In my frequent interviews and casual talks with Phil Heath from the night he won the 2005 USA Championships to after he won his final Mr. Olympia title in 2017, he often referenced his basketball years—coaches who drove him, lessons he learned from winning and losing and always striving, the unquenchable thirst to improve, the need to reach ever higher. On a basketball court, there were limits to how high Philip Heath, all 5’9” of him, could reach. On a bodybuilding stage, where The Gift discovered his true gift, there were no limits for Phil Heath. 

phil heath 2013 mr olympia
The Gift: Phil Heath wearing #22 again and winning his third of seven straight Mr. Olympias in 2013.

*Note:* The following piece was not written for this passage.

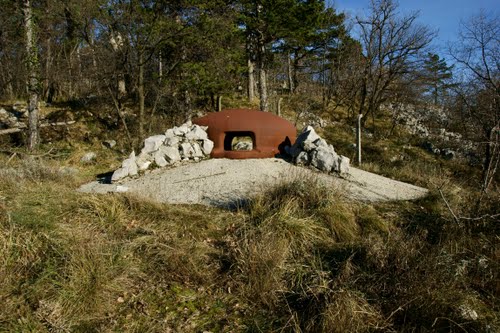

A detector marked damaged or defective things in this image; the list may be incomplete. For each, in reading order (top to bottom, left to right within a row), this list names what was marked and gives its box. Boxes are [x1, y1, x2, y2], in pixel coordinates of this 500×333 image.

weathered rust surface [193, 107, 296, 158]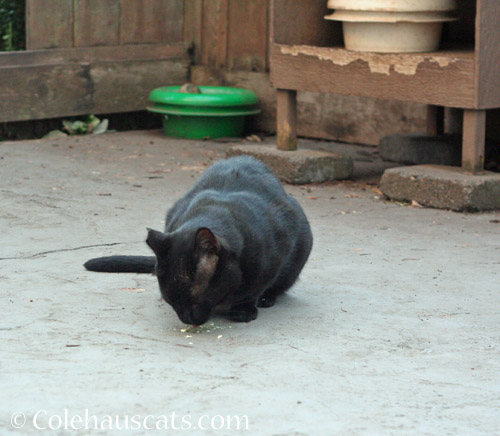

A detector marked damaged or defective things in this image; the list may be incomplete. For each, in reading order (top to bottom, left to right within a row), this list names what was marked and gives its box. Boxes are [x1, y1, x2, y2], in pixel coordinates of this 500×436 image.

crack in concrete [0, 240, 135, 260]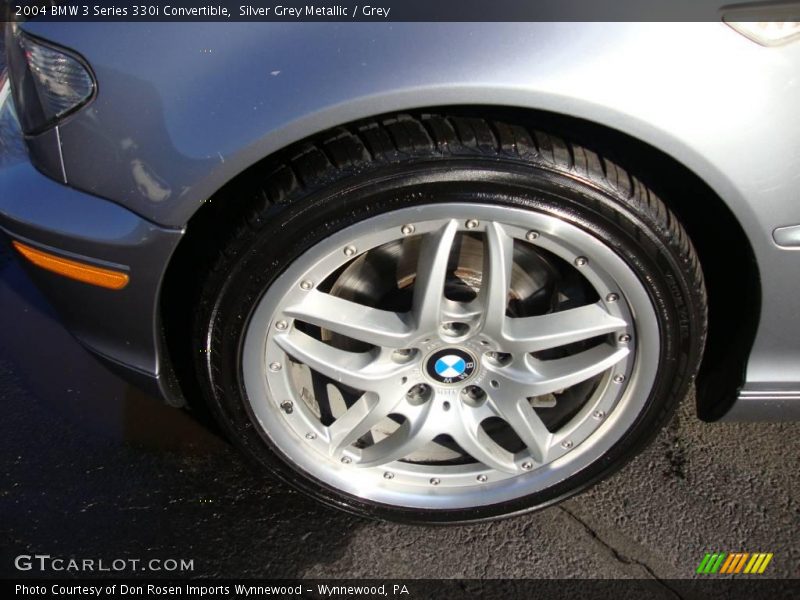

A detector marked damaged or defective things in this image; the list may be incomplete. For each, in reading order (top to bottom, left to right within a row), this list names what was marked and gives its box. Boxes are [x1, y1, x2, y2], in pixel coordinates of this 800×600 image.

In 2020, Phil Heath wrote on Instagram:

I must say that basketball has always been my first love….Although I never made it past college D1 hoops, I was fortunate to have found bodybuilding, which enabled me to have great success. The lessons learned from basketball have and continue to help me push through just about every bit of adversity life has challenged me with. Even though bodybuilding has created some incredible moments, it was the love of the game of basketball that truly got me there. I’m actually thankful I didn’t make it because being tied with @schwarzenegger is pretty awesome to say the least. [Both Heath and Arnold Schwarzenegger have seven Mr. Olympia wins. Lee Haney and Ronnie Coleman share the record with eight.] Shoutout to my teammates and coaches from both Rainier Beach High school and the University of Denver Pioneers. You collectively pushed me both physically and mentally [more] than many people realize. To everyone, I hope you’re all safe and healthy. Always remember that it’s great to know where you come from but even better to make good with your past, push forward and create new waves, because when one door closes, a new one opens. Seize the day! Love to All!